Herkunft und Werdegang
Dandolo entstammte einer prominenten venezianischen Familie. Sein Vater Vitale war ein enger Berater des Dogen Vitale II Michiel, ein Onkel, der ebenfalls Enrico hieß, war der Patriarch von Grado. Diese Männer wurden beide alt, so dass der junge Enrico bis zu seinen eigenen sechziger Jahren in ihrem Schatten stand.
Dandolos erster Auftritt auf der politischen Bühne fand 1171 und 1172 statt, als die byzantinische Regierung zuerst den Besitz tausender von Venezianern konfiszierte um sie schließlich einzukerkern. Durch den aufgebrachten Volkswillen hatte sich der Doge zunächst gezwungen gesehen, Truppen für eine Vergeltungsexpedition zu sammeln. Diese fiele jedoch, durch die Pestepidemie im Frühjahr 1171 dezimiert, auseinander. Stattdessen wurden Dandolo und ein anderer Botschafter zu Verhandlungen nach Konstantinopel geschickt.
In den folgenden Jahren reiste Dandolo noch zweimal in diplomatischer Mission zu König Wilhelm II. von Sizilien und 1183 nochmals nach Konstantinopel, um über die Wiederherstellung des venezianischen Viertels in der Stadt zu verhandeln.
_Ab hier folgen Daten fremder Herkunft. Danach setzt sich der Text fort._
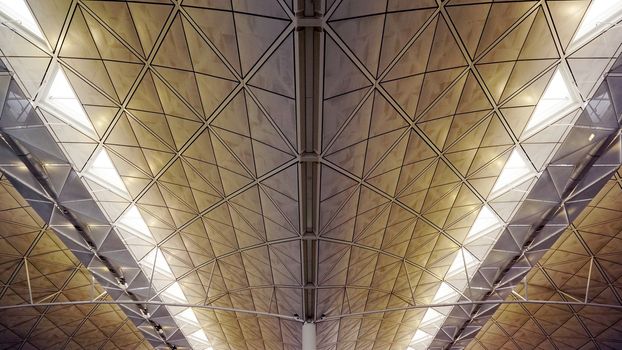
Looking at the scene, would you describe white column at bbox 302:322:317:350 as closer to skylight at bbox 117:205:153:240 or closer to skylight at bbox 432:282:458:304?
skylight at bbox 432:282:458:304

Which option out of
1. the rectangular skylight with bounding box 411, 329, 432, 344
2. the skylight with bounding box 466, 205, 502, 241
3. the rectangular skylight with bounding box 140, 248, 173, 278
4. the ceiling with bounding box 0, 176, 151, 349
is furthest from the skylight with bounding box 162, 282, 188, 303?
the rectangular skylight with bounding box 411, 329, 432, 344

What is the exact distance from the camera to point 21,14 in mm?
16281

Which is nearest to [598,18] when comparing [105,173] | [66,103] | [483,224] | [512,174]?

Er war alt (zumindest in den späten Siebzigern), als er ins Amt kam und zudem blind, aber körperlich und intellektuell außergewöhnlich leistungsfähig. 1202 strandeten die Kreuzfahrer des Vierten Kreuzzuges in Venedig und waren nicht in der Lage, die vielen von Venedig angemieteten Schiffe zu bezahlen, da sich weit weniger Truppen als erwartet hatten anwerben lassen. Dandolo erkannte, daß der einzige Weg, die Schiffe zu vorteilhaft zu nutzen, darin lag, ein venezianisches Kontingent auf den Kreuzzug zu schicken. In einer ergreifenden und Aufsehen erregenden Zeremonie in der Basilika San Marco di Venezia nahm Dandolo das Kreuz. Bald folgten Tausende Venezianer seinem Beispiel. Dandolo stellte sich rasch an die Spitze der venezianischen Kreuzzugsbewegung.
Zara und Konstantinopel
Urprünglich war die direkte Überfahrt nach Ägypten geplant, Dandolo überzeugte die Truppen jedoch, in der dalmatinischen und früher von Venedig kontrollierten Hafenstadt Zara, heute Zadar, die unter ungarischer Herrschaft stand, zu landen. Viele Kreuzfahrer ahnten, was er vorhatte und verweigerten ihre Hilfe. Andere ließen sich von Dandolos Versprechen, daß ihre während der Wartezeit in Venedig angehäuften Schulden getilgt würden, überzeugen. Der Papst verbot den Angriff und exkommunizierte das gesamte Kreuzfahrerheer dafür.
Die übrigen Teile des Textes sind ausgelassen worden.